On A Shady Street
by David Alexander Mulis

Cars creep through the drive-thru, squirrels scramble up the oak trees, horns honk, and everything reeks of grease and low-grade beef. On one side of the street, there’s a Taco Bell, and on the other, a Checker’s. In between the two, there’s a row of live oak trees leading down to a squat, one-storey home with two of the trees on either side of it. Leaping between these trees like the jet from a water hose is a gray squirrel. As it lands on a branch, a man enters the home through the front door. The door slams shut and the squirrel bolts up the trunk. Both man and rodent disappear from view. Something appears briefly in the window, a face, and then the blinds cover it up too.

In the front yard of the house where the man entered are some azalea bushes with pink flowers. Behind these, a swathe of ferns and before those, golden leaves, most of them shaped like spearheads. Off to one side is a tall, thick, sweet-gum tree and opposite that, several thin saplings. A car, a recent model, but dusty and dirty with leaves caught in the windshield wipers, is parked in the black soil driveway, same as it’s been every day for the last two months. There are plastic bags and fast food sacks scattered all around it. They’ve been tossed there by homeless folks as they go on their way to wherever it is that homeless folks go.

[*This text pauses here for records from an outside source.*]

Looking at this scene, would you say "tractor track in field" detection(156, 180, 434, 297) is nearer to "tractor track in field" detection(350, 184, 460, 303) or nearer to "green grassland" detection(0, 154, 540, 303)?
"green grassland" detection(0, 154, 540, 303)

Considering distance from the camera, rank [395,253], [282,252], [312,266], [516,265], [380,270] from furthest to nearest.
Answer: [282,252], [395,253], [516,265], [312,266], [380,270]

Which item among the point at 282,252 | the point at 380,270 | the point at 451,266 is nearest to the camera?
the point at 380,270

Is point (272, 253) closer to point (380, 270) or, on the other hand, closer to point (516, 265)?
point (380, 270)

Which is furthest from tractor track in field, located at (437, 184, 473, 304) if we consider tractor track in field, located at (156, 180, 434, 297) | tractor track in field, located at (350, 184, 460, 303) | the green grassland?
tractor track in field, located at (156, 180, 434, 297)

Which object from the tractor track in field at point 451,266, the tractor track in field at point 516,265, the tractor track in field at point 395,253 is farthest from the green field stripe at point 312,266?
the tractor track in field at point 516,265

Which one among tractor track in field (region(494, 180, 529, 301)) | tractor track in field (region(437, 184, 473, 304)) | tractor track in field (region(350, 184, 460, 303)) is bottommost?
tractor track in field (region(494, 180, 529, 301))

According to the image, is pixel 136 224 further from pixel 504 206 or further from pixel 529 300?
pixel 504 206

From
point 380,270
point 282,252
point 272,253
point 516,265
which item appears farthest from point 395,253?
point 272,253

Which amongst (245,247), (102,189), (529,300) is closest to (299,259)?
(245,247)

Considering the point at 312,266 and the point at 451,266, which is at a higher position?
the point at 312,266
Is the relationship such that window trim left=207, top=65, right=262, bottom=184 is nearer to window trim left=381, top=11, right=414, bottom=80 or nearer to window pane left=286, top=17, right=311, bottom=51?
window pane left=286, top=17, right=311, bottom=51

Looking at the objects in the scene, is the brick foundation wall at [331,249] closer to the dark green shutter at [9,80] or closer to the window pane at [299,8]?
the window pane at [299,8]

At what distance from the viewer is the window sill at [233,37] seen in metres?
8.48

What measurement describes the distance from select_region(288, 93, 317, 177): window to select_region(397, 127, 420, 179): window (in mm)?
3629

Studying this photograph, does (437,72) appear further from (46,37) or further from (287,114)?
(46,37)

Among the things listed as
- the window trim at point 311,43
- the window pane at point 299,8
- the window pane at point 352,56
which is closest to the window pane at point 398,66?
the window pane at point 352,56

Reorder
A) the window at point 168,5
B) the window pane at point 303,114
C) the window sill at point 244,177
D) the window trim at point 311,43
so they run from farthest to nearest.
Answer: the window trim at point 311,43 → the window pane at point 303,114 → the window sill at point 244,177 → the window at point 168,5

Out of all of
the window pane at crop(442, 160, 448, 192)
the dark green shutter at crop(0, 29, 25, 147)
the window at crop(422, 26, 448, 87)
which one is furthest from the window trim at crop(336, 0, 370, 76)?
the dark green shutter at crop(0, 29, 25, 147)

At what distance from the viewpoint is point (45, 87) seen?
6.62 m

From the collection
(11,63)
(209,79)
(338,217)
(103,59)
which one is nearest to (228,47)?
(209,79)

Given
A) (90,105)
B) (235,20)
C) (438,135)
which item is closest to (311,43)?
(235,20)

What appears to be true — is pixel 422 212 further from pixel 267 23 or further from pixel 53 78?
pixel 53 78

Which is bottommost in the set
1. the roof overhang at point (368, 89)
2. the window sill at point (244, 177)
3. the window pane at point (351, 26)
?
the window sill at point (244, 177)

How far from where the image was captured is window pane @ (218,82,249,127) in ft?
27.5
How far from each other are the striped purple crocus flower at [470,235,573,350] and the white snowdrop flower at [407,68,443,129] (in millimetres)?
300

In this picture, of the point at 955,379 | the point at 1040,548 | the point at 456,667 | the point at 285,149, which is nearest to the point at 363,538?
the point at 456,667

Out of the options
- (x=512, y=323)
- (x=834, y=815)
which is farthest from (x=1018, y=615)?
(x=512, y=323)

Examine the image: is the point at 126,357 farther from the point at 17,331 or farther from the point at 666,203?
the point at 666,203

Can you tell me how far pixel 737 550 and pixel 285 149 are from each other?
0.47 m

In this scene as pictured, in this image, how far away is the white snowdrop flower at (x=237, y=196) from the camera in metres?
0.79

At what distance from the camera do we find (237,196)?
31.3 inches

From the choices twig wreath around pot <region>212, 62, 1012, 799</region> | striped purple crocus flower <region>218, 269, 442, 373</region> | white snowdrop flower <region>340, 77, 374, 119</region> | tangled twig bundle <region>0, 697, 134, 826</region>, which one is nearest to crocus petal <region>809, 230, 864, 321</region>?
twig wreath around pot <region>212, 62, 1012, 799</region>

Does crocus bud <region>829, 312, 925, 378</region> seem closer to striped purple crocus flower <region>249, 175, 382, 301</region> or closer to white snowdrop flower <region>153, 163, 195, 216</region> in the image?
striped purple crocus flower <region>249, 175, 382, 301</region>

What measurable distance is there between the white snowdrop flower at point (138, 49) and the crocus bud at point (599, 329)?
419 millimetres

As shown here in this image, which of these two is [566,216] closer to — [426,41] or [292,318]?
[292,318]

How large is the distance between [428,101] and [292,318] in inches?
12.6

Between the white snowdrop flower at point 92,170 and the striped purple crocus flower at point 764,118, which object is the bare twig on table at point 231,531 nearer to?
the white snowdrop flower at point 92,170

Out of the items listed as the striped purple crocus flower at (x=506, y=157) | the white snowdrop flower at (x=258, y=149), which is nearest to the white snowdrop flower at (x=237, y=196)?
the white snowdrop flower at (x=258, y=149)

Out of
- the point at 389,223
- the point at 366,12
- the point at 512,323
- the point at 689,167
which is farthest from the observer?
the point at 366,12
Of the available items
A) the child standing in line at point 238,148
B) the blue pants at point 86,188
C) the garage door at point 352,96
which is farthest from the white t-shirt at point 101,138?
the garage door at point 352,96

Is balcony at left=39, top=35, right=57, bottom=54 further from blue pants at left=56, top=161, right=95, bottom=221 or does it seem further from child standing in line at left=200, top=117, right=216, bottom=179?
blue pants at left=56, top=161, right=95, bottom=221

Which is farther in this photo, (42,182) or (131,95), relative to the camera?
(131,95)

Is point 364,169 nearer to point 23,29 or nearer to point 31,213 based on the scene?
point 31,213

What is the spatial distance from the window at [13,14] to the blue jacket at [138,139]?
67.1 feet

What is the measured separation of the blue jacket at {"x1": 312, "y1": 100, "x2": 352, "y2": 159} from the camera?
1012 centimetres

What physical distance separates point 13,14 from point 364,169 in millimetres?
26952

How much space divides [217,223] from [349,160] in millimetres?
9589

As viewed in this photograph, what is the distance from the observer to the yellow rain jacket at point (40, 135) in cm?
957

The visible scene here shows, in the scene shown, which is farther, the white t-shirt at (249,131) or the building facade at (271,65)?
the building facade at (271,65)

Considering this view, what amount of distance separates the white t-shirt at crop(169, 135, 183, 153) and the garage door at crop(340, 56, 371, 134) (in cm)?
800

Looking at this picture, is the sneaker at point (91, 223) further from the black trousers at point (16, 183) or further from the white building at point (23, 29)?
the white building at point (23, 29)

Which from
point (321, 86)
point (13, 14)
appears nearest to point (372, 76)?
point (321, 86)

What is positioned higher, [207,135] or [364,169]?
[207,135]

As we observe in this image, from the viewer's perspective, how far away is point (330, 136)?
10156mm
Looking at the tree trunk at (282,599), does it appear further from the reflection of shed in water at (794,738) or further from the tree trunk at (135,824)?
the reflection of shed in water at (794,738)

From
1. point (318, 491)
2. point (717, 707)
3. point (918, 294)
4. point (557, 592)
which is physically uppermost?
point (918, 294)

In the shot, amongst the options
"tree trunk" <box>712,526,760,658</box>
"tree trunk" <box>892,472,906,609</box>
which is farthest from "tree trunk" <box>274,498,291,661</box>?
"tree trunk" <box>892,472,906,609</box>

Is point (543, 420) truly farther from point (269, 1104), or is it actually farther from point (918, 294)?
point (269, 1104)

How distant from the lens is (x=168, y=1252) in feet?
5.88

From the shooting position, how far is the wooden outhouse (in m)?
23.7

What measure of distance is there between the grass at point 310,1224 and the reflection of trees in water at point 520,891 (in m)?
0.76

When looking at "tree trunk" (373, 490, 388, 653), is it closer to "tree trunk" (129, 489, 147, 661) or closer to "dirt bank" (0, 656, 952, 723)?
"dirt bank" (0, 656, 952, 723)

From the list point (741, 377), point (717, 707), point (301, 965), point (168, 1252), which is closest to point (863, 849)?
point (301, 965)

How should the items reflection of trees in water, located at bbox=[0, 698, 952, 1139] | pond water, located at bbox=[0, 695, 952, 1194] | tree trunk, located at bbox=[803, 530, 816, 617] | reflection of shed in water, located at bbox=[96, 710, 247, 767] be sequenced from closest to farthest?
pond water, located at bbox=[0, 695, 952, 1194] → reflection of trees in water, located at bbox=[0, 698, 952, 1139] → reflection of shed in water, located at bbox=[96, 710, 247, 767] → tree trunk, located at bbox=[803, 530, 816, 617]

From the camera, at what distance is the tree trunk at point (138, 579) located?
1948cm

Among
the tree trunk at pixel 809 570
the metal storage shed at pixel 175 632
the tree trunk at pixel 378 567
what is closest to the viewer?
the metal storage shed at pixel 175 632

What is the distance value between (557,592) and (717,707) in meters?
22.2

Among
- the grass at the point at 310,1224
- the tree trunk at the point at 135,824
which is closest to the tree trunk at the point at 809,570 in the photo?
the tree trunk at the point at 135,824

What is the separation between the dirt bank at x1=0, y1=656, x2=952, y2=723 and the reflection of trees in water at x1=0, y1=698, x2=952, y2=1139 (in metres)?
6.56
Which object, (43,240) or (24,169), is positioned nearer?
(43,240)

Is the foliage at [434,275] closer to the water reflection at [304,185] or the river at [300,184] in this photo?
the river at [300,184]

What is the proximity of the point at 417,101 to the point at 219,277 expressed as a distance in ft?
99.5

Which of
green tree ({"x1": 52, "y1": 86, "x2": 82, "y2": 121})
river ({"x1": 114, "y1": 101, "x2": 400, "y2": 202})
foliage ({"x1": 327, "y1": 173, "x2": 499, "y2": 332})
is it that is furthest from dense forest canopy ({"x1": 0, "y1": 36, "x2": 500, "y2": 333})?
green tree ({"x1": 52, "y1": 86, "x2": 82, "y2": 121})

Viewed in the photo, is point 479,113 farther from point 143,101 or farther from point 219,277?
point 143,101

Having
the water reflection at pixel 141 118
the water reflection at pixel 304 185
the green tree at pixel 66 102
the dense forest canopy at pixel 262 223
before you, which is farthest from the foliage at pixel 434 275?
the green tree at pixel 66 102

Behind the house there is almost nothing, just a flat pitted concrete patio and one step off that, a sandy, black, dirt yard sprinkled with even more golden spearheads. Boxing the yard in is a wire fence, ramshackle construction, posted poorly. And tucked into the corner, a small patch of ferns ringing a laurel oak tree. The tree is tall and strong and it breaks up the sunlight into broken shards.

The man stands at its base and looks up. He’s heard that these laurels can live up to seventy-five years, a tiny bit longer than your average American male. He watches a lizard scamper into the forest of ferns at the base and wonders how long lizards live. He figures they live about as long as they’re allowed to before something else eats them. He thinks maybe that’s the way it’s meant to be for all creatures.

* * * * *

He pushed the door shut and turned the deadbolt behind him. Made his way across the black and white vinyl, diamonds and squares, and long-stepped over the sagging spot next to the water heater. The flooring was torn up from his roommate’s young pet, a hound-dog puppy. You had to avoid the spot there or it would bend and the crack would widen, and whatever was beneath the house would see in.

The man leaving the kitchen had taken the liberty of duct-taping the sag-spot and every other entry point in the home. A part of him considered that after doing so, whatever was already in would stay put. Another part of him accepted such things as inevitable.

He entered the living room and stopped immediately. There was one of them on the floor. On its back.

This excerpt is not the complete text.